• Welcome to Overclockers Forums! Join us to reply in threads, receive reduced ads, and to customize your site experience!

AMD Introduces Dynamic Local Mode for Threadripper: up to 47% Performance Gain

Overclockers is supported by our readers. When you click a link to make a purchase, we may earn a commission. Learn More.
"AMD also plans to open the feature up to even more users by including Dynamic Local Mode as a default package in the AMD Chipset Drivers."

Does this mean the technology will be extended to other Ryzen CPUs and not just Threadripper?
 
To help clear up some understandings. The NUMA and UMA memory architecture is not normally associated with the number of dies or chips or cpus in a system. Its associated with who has access to the memory. A single die could easily have more than one memory access capabilities to the same bank of memory and be considered NUMA. I believe the Zen core has one memory controller per a die, so this dynamic local mode would only be for the Threadrippers and Rome processors as they are the ones with multiple memory controllers.

I really love these new tricks that AMD is constantly throwing at Intel. This is a brilliant maneuver in marketing to reward your fan base, but also continue to attract new customers. Especially when the rumor mill is starting to pick up on the new chips coming out supposedly next year.

This site really does a good means on visually showing the internal workings of the micro-architecture of Zen cores:

https://en.wikichip.org/wiki/amd/microarchitectures/zen
 
Brilliant? I wouldn't go that far....in fact their marketing is their main problem...overpromising and under delivering.... at least on the GPU side.

The amd chips certainly have a place in the market, but have their drawbacks due to their architecture and latency in certain heavily mutli-threaded applications.
 
Brilliantly rolled out and delivered... no

Brilliantly planed for end game... yes

But that's my view point. AMD has a lot to catch up on, so they will be behind on delivery industry standard features. Soup is prepped, its just on a very low flame at the moment.
 
I view this mode as a way to have less loss. I don't mean that in a bad way. A system has a certain peak performance, and you want to reduce anything that might prevent it from achieving that. Would I be right in saying that, a monolithic structure like Intel's wouldn't have suffered from this in the first place? Not saying that's better, as there are certainly good and bad points for either scheme.
 
Brilliant? I wouldn't go that far....in fact their marketing is their main problem...overpromising and under delivering.... at least on the GPU side.

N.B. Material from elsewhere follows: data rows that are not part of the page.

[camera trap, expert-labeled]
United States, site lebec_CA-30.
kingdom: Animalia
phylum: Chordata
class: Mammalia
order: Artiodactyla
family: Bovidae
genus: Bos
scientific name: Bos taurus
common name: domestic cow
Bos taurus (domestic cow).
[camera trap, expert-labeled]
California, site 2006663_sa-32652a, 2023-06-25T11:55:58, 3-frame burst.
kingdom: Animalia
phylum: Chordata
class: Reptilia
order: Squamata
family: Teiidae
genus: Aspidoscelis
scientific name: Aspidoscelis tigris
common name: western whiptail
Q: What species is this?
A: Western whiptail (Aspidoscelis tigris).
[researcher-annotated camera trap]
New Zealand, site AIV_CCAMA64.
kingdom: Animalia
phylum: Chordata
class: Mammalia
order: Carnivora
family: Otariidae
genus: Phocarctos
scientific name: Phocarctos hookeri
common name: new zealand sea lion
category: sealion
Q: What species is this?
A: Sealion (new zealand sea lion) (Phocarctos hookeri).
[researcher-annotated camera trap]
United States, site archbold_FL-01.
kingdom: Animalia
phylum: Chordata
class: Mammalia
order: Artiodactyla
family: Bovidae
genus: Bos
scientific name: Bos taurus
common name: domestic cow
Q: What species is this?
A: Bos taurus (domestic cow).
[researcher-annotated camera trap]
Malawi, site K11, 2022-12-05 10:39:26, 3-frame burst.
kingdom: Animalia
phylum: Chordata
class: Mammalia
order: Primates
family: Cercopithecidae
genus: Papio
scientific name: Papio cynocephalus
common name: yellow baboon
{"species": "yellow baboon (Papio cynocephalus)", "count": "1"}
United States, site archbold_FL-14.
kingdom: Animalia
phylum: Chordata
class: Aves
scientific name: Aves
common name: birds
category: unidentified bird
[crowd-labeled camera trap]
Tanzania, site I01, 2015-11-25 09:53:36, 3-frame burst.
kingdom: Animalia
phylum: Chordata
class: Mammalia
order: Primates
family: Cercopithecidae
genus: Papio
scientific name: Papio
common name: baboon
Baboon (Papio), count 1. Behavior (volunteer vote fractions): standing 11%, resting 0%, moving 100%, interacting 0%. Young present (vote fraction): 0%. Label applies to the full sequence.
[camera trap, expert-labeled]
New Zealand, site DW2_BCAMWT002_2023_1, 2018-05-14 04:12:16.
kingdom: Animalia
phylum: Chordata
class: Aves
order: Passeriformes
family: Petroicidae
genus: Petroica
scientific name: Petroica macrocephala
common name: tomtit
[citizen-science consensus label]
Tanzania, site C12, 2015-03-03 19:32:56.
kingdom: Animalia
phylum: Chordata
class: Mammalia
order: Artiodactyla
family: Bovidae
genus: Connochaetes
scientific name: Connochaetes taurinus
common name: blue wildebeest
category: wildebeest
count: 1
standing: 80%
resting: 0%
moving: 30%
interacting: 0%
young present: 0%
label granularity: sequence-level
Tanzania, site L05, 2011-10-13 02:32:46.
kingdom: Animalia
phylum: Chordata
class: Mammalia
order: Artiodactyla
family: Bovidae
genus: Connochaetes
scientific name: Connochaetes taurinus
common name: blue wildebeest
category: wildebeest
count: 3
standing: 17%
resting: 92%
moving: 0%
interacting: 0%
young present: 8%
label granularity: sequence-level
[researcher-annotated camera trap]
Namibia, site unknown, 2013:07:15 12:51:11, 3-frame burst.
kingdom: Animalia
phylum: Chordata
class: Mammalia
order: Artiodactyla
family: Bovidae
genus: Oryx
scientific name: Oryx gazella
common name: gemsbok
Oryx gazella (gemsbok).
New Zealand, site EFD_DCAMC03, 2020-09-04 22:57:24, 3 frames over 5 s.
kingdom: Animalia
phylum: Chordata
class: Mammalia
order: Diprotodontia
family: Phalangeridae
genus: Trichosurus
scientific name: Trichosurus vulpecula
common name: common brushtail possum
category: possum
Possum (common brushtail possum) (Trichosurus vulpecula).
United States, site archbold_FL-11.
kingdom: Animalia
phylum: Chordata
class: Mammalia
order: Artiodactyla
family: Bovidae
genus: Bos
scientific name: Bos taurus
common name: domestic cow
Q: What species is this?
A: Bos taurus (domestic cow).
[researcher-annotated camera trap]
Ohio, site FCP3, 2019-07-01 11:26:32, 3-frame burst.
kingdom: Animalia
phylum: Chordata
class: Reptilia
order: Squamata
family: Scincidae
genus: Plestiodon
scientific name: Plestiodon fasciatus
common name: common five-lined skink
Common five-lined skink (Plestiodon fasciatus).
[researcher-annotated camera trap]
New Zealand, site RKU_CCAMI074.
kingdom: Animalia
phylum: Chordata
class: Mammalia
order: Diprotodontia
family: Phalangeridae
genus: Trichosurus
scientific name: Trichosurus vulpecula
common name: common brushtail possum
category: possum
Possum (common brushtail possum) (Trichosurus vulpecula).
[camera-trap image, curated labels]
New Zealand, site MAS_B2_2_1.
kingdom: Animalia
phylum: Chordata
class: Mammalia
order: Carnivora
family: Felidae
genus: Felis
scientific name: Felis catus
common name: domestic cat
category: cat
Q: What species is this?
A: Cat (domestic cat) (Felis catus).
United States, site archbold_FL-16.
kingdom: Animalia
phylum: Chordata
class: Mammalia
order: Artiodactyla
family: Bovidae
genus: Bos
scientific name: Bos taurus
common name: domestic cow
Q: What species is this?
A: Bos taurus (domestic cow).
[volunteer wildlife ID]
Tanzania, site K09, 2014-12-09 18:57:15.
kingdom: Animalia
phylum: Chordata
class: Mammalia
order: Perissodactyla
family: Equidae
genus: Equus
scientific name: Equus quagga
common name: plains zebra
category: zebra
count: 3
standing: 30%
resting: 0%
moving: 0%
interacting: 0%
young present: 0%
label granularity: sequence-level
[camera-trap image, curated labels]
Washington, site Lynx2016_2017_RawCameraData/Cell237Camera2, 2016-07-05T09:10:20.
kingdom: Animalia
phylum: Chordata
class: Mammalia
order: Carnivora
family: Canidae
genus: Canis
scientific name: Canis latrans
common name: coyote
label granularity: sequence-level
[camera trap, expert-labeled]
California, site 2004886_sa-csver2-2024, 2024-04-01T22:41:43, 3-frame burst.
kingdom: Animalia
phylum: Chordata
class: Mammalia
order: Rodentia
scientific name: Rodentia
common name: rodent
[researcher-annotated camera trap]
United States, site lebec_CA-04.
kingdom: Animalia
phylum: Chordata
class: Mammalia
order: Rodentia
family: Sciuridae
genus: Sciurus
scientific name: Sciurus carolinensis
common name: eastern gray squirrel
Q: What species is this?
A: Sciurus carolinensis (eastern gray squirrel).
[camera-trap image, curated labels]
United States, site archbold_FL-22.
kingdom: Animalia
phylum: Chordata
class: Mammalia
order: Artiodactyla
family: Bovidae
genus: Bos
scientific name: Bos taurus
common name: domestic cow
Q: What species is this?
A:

The amd chips certainly have a place in the market, but have their drawbacks due to their architecture and latency in certain heavily mutli-threaded applications.

I have to agree with that. AMD is promising a lot but in real users get "beta" products which are good after a couple of weeks/months. At least this is how it looks like in processors. I feel like engineers are not working close to the marketing department and marketing is always overpromising.
In the same way they introduced every single product in last 2 years ... a lot of noise -> new product on the market -> high expectations on the end-user side -> disappointment of early adopters -> fixing bugs and improving product -> a lot of noise about improved performance what should be delivered in the days of premiere, not after a couple of weeks/months

Not so long time ago we've seen patches for new TR because they were underperforming so I wonder if this improvement is helping to achieve additional performance above what was planned or is only fixing issues which users found after the premiere of 2k TR.
There were also new Nvidia drivers which suppose to solve some issues on TR and improve performance. This was related mostly to 32 core TR but maybe lower models too.
 
Brilliantly rolled out and delivered... no

Brilliantly planed for end game... yes

But that's my view point. AMD has a lot to catch up on, so they will be behind on delivery industry standard features. Soup is prepped, its just on a very low flame at the moment.
I have to agree with that. AMD is promising a lot but in real users get "beta" products which are good after a couple of weeks/months. At least this is how it looks like in processors. I feel like engineers are not working close to the marketing department and marketing is always overpromising.
In the same way they introduced every single product in last 2 years ... a lot of noise -> new product on the market -> high expectations on the end-user side -> disappointment of early adopters -> fixing bugs and improving product -> a lot of noise about improved performance what should be delivered in the days of premiere, not after a couple of weeks/months

Not so long time ago we've seen patches for new TR because they were underperforming so I wonder if this improvement is helping to achieve additional performance above what was planned or is only fixing issues which users found after the premiere of 2k TR.
There were also new Nvidia drivers which suppose to solve some issues on TR and improve performance. This was related mostly to 32 core TR but maybe lower models too.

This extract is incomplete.